• **Reading passage**:
--------------------------------

I have re-read through the thread. There were several ideas I chucked in and I think their strengths and weaknesses have been explored fairly well. The main idea was just to think of bone marrow as a place we have forgotten. TLR7 was suggested as a candidate signal that might provide an example of how ME/CFS might have some similar parameters to lupus. I think it does have some specific connections of interest but I wouldn't want to limit thoughts to it at all. There are a few points I think may be worth adding.
1. The sensitivity of bone marrow to pressure shows it has good innervation - maybe more obviously so than lymph node but that may be spurious. So it could talk directly to brain. Cellular changes might send signals to brain via cytokine sensitive nerves and brain might modulate cell behaviour through ACh or neuropeptide transmitters.
I have to say that I don't terribly like this idea, it is just that without any circulating cytokines to blame we are a bit stuck for why the brain gets tampered with. I think immune system loops, where a cell of a type encourages, directly or indirectly, other members of the same cell type to do the same bad things it is doing are plausible (and documented in other situations). I think brain loops where certain neurons encourage other neurons to encourage them to encourage other neurons.. are plausible. A loop where immune cells of a type signal to the brain which then signals back to other cells of that type to do more bad things is conceivable but I see pretty little evidence from other diseases, despite it being a trendy sort of story for brain to collude with body tissues.
I rather doubt that any of this would be reflected in bone pain to be honest, although it is possible.
2. I am not sure we have a good idea what cytokines will do in bone marrow. I don't. There may be literature though. Two things are unusual. Firstly, red marrow space is a fairly rigid box so the vasodilatation of inflammation may not apply much. In inflammation small vessels get wider and more blood goes through but often slower, to allow cell migration. I don't see that as a likely option for marrow where blood vessel dilatation is likely to speed up flow (no room for dawdling).
Also the marrow is already full of 'inflammatory' cells like neutrophils and monocytes. Moreover, there is no tight endothelial barrier so cell emigration is not going to require the usual upregulation of adhesion molecules. Spleen is rather similar. And because bone marrow has a rigid case it cannot take up extra immigrant cells as easily as other tissues anyway.

--------------------------------

• **Information shown**:
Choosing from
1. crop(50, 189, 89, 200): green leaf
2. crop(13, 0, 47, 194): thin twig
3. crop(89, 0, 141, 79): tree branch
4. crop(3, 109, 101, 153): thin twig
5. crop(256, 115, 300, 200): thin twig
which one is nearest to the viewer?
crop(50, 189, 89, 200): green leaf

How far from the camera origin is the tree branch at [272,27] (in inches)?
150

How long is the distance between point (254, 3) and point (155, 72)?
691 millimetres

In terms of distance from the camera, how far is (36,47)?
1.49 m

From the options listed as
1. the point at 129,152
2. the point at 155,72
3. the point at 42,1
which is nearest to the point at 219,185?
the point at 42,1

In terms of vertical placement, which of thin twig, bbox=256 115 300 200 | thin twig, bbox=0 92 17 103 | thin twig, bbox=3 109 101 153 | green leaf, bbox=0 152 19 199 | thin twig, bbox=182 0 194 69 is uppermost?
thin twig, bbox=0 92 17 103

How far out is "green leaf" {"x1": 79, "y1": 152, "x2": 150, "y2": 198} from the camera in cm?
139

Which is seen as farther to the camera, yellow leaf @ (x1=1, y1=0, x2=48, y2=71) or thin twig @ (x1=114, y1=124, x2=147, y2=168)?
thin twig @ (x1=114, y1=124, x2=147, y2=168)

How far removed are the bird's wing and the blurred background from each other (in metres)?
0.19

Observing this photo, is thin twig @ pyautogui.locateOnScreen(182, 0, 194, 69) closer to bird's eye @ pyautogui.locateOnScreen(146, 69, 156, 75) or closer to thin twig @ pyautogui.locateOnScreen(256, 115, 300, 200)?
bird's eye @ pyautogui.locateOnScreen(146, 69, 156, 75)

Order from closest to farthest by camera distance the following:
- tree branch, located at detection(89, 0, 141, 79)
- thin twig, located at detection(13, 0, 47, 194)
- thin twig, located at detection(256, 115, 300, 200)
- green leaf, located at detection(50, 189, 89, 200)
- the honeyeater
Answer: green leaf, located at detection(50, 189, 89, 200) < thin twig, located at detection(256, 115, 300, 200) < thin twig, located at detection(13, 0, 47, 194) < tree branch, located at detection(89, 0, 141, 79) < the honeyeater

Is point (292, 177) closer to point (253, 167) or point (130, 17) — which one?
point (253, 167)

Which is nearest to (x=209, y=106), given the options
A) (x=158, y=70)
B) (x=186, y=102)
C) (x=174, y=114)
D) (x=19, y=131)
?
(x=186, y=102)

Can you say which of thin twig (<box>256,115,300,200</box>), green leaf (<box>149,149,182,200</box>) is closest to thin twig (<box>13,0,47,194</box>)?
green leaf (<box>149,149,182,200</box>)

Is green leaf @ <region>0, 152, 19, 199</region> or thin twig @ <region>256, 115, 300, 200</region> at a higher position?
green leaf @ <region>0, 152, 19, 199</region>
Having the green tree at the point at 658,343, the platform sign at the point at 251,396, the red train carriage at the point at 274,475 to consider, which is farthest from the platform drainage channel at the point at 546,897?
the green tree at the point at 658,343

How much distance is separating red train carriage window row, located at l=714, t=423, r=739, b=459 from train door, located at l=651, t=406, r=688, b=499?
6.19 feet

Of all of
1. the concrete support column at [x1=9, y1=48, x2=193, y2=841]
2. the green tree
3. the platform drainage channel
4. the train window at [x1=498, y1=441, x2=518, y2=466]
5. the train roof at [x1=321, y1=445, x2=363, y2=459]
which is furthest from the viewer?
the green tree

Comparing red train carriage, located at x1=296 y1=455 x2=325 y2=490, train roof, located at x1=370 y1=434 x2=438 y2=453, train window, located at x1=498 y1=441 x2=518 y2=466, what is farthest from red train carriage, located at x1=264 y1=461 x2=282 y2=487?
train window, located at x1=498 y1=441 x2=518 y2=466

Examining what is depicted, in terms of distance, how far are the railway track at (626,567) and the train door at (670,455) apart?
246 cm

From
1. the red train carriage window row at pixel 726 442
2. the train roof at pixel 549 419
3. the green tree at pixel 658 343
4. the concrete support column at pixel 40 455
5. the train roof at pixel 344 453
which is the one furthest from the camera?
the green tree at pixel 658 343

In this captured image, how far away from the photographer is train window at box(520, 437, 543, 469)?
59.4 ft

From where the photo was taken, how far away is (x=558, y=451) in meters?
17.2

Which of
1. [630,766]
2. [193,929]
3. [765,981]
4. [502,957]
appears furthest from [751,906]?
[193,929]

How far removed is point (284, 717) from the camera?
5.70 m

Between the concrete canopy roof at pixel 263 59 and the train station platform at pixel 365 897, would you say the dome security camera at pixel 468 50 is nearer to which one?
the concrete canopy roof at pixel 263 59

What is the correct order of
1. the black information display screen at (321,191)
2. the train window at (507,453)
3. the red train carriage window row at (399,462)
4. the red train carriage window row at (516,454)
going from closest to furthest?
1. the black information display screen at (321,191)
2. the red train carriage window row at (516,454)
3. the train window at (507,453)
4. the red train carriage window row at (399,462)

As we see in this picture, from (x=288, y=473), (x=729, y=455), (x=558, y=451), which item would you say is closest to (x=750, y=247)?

--------------------------------

• **Task set**:
[1] In the bone marrow passage, substitute "fashionable" for "trendy" and give the text between "I have to say" and "it is possible.", inclusive.
[2] Translate this sentence from the bone marrow passage into Spanish: "Also the marrow is already full of 'inflammatory' cells like neutrophils and monocytes."

• **Replies**:
[1]
I have to say that I don't terribly like this idea, it is just that without any circulating cytokines to blame we are a bit stuck for why the brain gets tampered with. I think immune system loops, where a cell of a type encourages, directly or indirectly, other members of the same cell type to do the same bad things it is doing are plausible (and documented in other situations). I think brain loops where certain neurons encourage other neurons to encourage them to encourage other neurons.. are plausible. A loop where immune cells of a type signal to the brain which then signals back to other cells of that type to do more bad things is conceivable but I see pretty little evidence from other diseases, despite it being a fashionable sort of story for brain to collude with body tissues.
I rather doubt that any of this would be reflected in bone pain to be honest, although it is possible.

[2] Además, la médula ya está llena de células 'inflamatorias' como neutrófilos y monocitos.